1. tekir'e bir-iki kez yaylaya gitmisligim haricinde hic bilmedigim ancak otoban yuzunden artik kullanmadigimiz eski yolunu cok sevdigim ilcedir.

    eskiden ulukisla - pozanti arasi (eski otoban girisine kadar olan mesafe) arac trafigi acisindan oldukca zorlu da olsa en zevkli guzergah idi. ankara'dan otobusle yola ciktiktan sonra bir kitaba veya gazeteye gomulur, ancak ulukisla'da tren istasyonunun yanindan, evlerin icinden gecmeye basladik mi koltugumda dogrulup cama yapisir, hic bir seyi kacirmamaya calisirdim.

    gece veya gunduz en zevkli anlari idi bunlar seyahatin... kavak agaclari, meyve bahceleri, tas dusebilir/kaygan zemin uyari tabelalari, elle yazilmis av yasak uyarilari, bazen bir kaya ustune tunemis kocaman bir av kusu, vs. size oraya kadar hic degismeden gelen bozkirda yepyeni bir cesitlilik sunardi.

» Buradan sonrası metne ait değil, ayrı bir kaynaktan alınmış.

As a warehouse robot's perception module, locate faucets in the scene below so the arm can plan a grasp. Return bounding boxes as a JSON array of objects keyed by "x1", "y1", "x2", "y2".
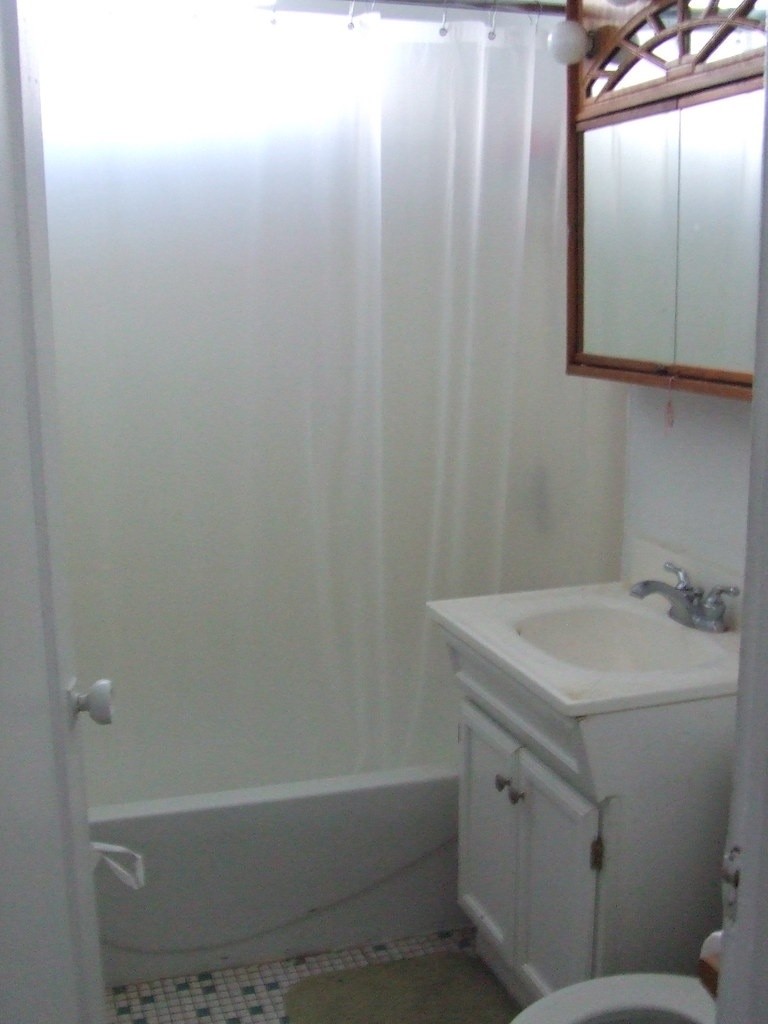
[{"x1": 627, "y1": 579, "x2": 700, "y2": 626}]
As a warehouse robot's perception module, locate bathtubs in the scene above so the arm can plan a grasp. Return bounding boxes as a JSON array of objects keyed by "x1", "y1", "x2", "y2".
[{"x1": 85, "y1": 759, "x2": 462, "y2": 990}]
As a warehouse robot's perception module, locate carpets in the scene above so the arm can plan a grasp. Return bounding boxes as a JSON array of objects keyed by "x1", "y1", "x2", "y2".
[{"x1": 286, "y1": 948, "x2": 520, "y2": 1024}]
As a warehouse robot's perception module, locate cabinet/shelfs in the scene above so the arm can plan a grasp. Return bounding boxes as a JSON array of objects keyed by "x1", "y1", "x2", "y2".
[{"x1": 435, "y1": 622, "x2": 740, "y2": 1012}]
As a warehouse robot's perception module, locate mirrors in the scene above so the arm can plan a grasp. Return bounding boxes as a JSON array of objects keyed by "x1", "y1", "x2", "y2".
[{"x1": 558, "y1": 0, "x2": 768, "y2": 398}]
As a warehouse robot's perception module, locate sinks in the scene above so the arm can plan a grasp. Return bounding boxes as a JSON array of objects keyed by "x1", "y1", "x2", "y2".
[{"x1": 511, "y1": 597, "x2": 727, "y2": 676}]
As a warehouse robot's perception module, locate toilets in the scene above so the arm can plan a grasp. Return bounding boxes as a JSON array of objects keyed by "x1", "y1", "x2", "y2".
[{"x1": 511, "y1": 970, "x2": 720, "y2": 1024}]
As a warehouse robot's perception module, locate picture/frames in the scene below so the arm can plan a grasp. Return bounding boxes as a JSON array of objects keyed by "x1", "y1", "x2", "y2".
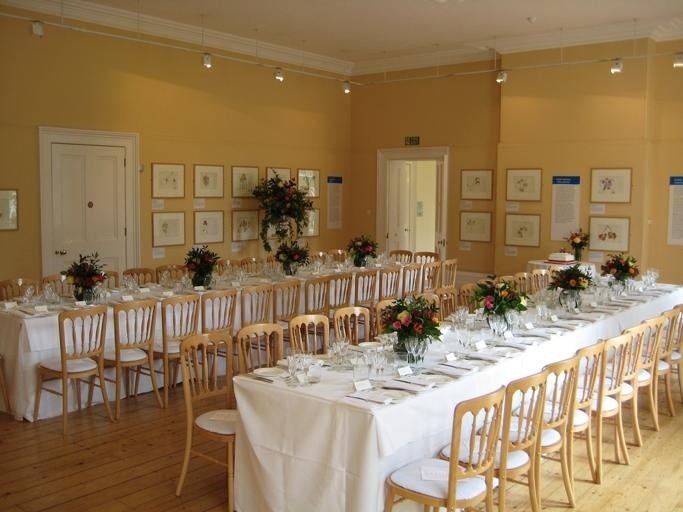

    cakit 1, 2, 3 diye kopruleri sayarken bir yandan da suyun hukmune boyun egmis, onla beraber kivrilip duran eski yolun kalintilarini gorebilir, zamaninda bu yollarin belki de kazma kurekle yapildigini dusununce hislenebilirdiniz.

    olur da yolunuz duserse bi gun oyle virajlar gozunuze carpar ki oradan degil iki aracin, tek bir buyuk aracin bile nasil donebilecegine sasirirsiniz (ben cocukken babamin dedigine gore buralarda aynalar olurmus eskiden, karsidan gelen arac varsa onu gorebilmek icin).

    tren yolu da kah saginizdan kah solunuzdan size eslik eder, kimi zaman sari tugladan orulmus kemerli kopruler ustunden, kimi zaman uzaktan isli girisleri ufacik gorunen karanlik tuneller icinden.

    bir araba reklami vardi ya hani, iste ordaki yolculugun keyifli oldugu yollardan idi bu.